> [Task requirements]:
1) In the passage about Ramona, which high school class did she graduate with?
2) List every food that the passage about Ramona says her family had of their own on the farm.
3) Pick up the passage about Ramona after its last sentence and carry it forward.

Recalling her youth on the farm, Ramona said, “We raised almost everything that we ate. We would go up to the grocery store every once in a while to buy a few staples, but we had our own meat. We had our own potatoes, our own vegetables and fruit. Gardens were the thing.”
Ramona graduated high school as a member of the Edon Class of 1932, and began attending classes at Bowling Green State University to attain the license for her lifelong career as a teacher. The world was already three years into the grip of the Great Depression, and the following year, the financial morass of the times struck the university.

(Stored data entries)
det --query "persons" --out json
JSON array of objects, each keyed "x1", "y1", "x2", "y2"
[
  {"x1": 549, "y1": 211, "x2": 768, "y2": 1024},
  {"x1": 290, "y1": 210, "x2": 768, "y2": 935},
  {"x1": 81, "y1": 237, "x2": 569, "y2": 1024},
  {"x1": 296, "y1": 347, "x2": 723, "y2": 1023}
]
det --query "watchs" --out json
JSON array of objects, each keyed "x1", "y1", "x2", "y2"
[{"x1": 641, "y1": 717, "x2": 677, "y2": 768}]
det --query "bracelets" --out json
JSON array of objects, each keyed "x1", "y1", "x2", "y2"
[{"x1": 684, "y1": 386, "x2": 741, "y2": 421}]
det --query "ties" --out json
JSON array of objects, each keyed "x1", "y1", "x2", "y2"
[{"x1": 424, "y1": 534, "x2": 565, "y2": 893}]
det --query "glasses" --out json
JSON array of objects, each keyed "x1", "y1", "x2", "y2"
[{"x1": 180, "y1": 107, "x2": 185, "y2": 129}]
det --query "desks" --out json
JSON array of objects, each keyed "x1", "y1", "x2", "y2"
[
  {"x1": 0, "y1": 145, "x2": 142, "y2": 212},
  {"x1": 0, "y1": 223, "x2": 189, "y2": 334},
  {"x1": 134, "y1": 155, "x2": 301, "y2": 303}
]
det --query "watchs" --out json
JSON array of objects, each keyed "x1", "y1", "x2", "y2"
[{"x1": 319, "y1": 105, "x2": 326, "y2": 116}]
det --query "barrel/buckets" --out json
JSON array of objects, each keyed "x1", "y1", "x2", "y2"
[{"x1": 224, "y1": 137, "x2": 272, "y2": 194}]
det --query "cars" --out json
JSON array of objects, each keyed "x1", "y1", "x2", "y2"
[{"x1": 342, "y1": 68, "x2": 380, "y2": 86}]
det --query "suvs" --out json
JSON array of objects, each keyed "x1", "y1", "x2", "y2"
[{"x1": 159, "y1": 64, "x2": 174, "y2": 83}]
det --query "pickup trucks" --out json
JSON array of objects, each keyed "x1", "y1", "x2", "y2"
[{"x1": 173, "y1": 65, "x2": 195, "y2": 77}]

> [Answers to the problems]:
1) The Edon Class of 1932.

2) Meat, potatoes, vegetables, fruit

3)
Ramona remembered, “I graduated from high school in 1932, and the depression was pretty bad at that time. My first year in college was deep into the depression. In March of 1933, the banks closed. Nobody knew what was going to happen. If you had money in the bank, you couldn’t get it, but nobody had very much money anyway. The college administration called a meeting with the student body. The thing that I remember hearing them say was, ‘We don’t know what’s going to happen, but we’re going to keep right on with our classes. You will attend classes as usual.’ I was living in a home; I wasn’t living in the dormitory. I was living in a private home, and there were twelve girls living in the home…it was a big house. The landlady called a meeting of the twelve girls, and said, ‘If you don’t have food, we have some in the basement, and you are welcome to use the food.’ I never used any of the food. That’s the kind of situation that we were in. If you don’t have money, how can you get any food? I remember it very well.”
In the early 1940s, Ramona began her teaching career in one of the old township schools called Valleyview School. Although it finally fell to repeated vandalism a couple years back, most of us are familiar with Ramona’s first schoolhouse as the ‘Bomber Barn’ on Route 107.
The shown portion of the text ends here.